━━━ RECORDS FOR THE TASK
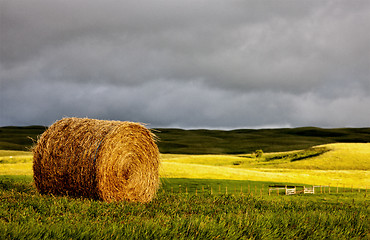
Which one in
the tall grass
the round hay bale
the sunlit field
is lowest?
the sunlit field

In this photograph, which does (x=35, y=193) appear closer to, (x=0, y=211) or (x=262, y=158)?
(x=0, y=211)

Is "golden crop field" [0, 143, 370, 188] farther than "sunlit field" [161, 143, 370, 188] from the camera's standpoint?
No

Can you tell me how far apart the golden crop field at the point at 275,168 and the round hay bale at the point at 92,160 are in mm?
3006

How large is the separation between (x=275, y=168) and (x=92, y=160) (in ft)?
182

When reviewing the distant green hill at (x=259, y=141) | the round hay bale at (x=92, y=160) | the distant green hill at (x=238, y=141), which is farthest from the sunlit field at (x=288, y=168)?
the distant green hill at (x=259, y=141)

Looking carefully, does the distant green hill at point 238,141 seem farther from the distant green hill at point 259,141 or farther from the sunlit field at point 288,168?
the sunlit field at point 288,168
━━━━━━
OBJECTIVE:
Rewrite all of the rows above, replacing "round hay bale" with "large straw bale" throughout and leaving everything else unchanged. Omit the pictures from your answer.

EXERCISE ANSWER:
Which one in
the tall grass
the large straw bale
the sunlit field
is lowest?
the sunlit field

In this photograph, which does (x=35, y=193) appear closer to, (x=0, y=211) or (x=262, y=158)?
(x=0, y=211)

Is "golden crop field" [0, 143, 370, 188] farther than "sunlit field" [161, 143, 370, 188] from the camera's standpoint?
No

Can you tell me how far apart the golden crop field at the point at 275,168 and the large straw bale at the point at 92,160 are in mm?
3006

How large is the separation between (x=275, y=168) and (x=92, y=160) (in ft)?
182

When reviewing the distant green hill at (x=259, y=141) | the large straw bale at (x=92, y=160) | the distant green hill at (x=238, y=141), which is farthest from the sunlit field at (x=288, y=168)?
the distant green hill at (x=259, y=141)

Looking carefully, does the distant green hill at point 238,141 seem farther from the distant green hill at point 259,141 or farther from the sunlit field at point 288,168?
the sunlit field at point 288,168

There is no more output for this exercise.